**What you are asked to do:** Your task is to print all of the data word for word.

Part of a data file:
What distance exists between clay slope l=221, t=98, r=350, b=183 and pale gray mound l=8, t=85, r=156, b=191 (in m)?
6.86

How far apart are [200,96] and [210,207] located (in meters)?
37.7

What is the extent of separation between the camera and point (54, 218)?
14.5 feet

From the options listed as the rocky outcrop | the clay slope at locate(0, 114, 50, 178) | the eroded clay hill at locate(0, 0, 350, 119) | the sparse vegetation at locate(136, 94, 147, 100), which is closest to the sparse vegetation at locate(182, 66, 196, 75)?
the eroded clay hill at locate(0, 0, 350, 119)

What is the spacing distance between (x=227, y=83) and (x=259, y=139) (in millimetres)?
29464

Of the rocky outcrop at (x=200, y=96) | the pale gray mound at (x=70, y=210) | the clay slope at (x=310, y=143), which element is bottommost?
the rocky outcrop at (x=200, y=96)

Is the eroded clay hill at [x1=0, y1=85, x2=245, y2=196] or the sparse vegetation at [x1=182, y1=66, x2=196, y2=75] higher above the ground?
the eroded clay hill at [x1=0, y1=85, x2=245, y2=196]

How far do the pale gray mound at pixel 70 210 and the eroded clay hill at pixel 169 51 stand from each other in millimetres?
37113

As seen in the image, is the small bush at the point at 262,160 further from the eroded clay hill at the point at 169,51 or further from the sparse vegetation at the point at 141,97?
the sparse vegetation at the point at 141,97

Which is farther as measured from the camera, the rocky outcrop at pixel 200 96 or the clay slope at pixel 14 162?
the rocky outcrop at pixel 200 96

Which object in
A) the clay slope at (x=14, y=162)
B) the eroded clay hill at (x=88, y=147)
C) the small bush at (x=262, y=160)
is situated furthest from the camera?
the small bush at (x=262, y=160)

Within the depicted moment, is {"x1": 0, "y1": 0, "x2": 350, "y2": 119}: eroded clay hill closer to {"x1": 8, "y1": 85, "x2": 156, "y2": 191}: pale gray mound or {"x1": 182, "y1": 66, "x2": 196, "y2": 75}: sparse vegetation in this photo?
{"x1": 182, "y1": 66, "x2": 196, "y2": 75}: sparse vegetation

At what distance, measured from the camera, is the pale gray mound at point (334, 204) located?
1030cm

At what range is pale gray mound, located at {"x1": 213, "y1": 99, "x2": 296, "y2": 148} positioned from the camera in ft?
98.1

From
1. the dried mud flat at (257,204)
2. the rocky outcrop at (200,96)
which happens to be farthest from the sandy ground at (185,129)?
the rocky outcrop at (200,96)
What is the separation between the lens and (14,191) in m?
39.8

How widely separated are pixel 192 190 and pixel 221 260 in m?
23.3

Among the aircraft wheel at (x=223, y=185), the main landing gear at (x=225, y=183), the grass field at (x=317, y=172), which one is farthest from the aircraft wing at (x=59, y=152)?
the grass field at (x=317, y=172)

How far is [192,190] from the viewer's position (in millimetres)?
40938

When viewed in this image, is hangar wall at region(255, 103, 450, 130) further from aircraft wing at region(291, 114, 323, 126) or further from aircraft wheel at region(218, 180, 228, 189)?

**Answer below:**
What distance exists between clay slope l=221, t=98, r=350, b=183 and pale gray mound l=8, t=85, r=156, b=191 (in m)?
6.86

How far apart are [200,96] and [210,207] located (in meters)?
37.7

What is the extent of separation between the camera and point (54, 218)?
14.5 feet

From the options listed as the rocky outcrop | the clay slope at locate(0, 114, 50, 178) | the eroded clay hill at locate(0, 0, 350, 119) | the sparse vegetation at locate(136, 94, 147, 100), which is closest to the sparse vegetation at locate(182, 66, 196, 75)?
the eroded clay hill at locate(0, 0, 350, 119)

What is the spacing distance between (x=227, y=83) and (x=259, y=139) (in millimetres)?
29464

Of the rocky outcrop at (x=200, y=96) | the pale gray mound at (x=70, y=210) | the clay slope at (x=310, y=143), which element is bottommost?
the rocky outcrop at (x=200, y=96)

Is the eroded clay hill at [x1=0, y1=85, x2=245, y2=196] or the sparse vegetation at [x1=182, y1=66, x2=196, y2=75] higher above the ground?
the eroded clay hill at [x1=0, y1=85, x2=245, y2=196]

How far do the pale gray mound at pixel 70 210 and the eroded clay hill at pixel 169 51 stand from each other in millimetres?
37113

As seen in the image, is the small bush at the point at 262,160 further from the eroded clay hill at the point at 169,51 or further from the sparse vegetation at the point at 141,97?
the sparse vegetation at the point at 141,97

Which is farther as measured from the camera, the rocky outcrop at pixel 200 96 or the clay slope at pixel 14 162?
the rocky outcrop at pixel 200 96

Which object in
A) the clay slope at (x=14, y=162)
B) the eroded clay hill at (x=88, y=147)
C) the small bush at (x=262, y=160)
is situated furthest from the camera?
the small bush at (x=262, y=160)

Within the depicted moment, is {"x1": 0, "y1": 0, "x2": 350, "y2": 119}: eroded clay hill closer to {"x1": 8, "y1": 85, "x2": 156, "y2": 191}: pale gray mound or {"x1": 182, "y1": 66, "x2": 196, "y2": 75}: sparse vegetation in this photo?
{"x1": 182, "y1": 66, "x2": 196, "y2": 75}: sparse vegetation

At what distance, measured from the camera, is the pale gray mound at point (334, 204) located?
1030cm

At what range is pale gray mound, located at {"x1": 213, "y1": 99, "x2": 296, "y2": 148} positioned from the camera in ft?
98.1

From
1. the dried mud flat at (257,204)
2. the rocky outcrop at (200,96)
which happens to be farthest from the sandy ground at (185,129)?
the rocky outcrop at (200,96)
What is the separation between the lens and (14,191) in m?
39.8

How widely separated are pixel 192 190 and pixel 221 260 in m?
23.3

Among the aircraft wheel at (x=223, y=185), the main landing gear at (x=225, y=183), the grass field at (x=317, y=172), which one is farthest from the aircraft wing at (x=59, y=152)?
the grass field at (x=317, y=172)

How far is [192,190] from the viewer's position (in millimetres)?
40938

When viewed in this image, is hangar wall at region(255, 103, 450, 130) further from aircraft wing at region(291, 114, 323, 126) or further from aircraft wheel at region(218, 180, 228, 189)?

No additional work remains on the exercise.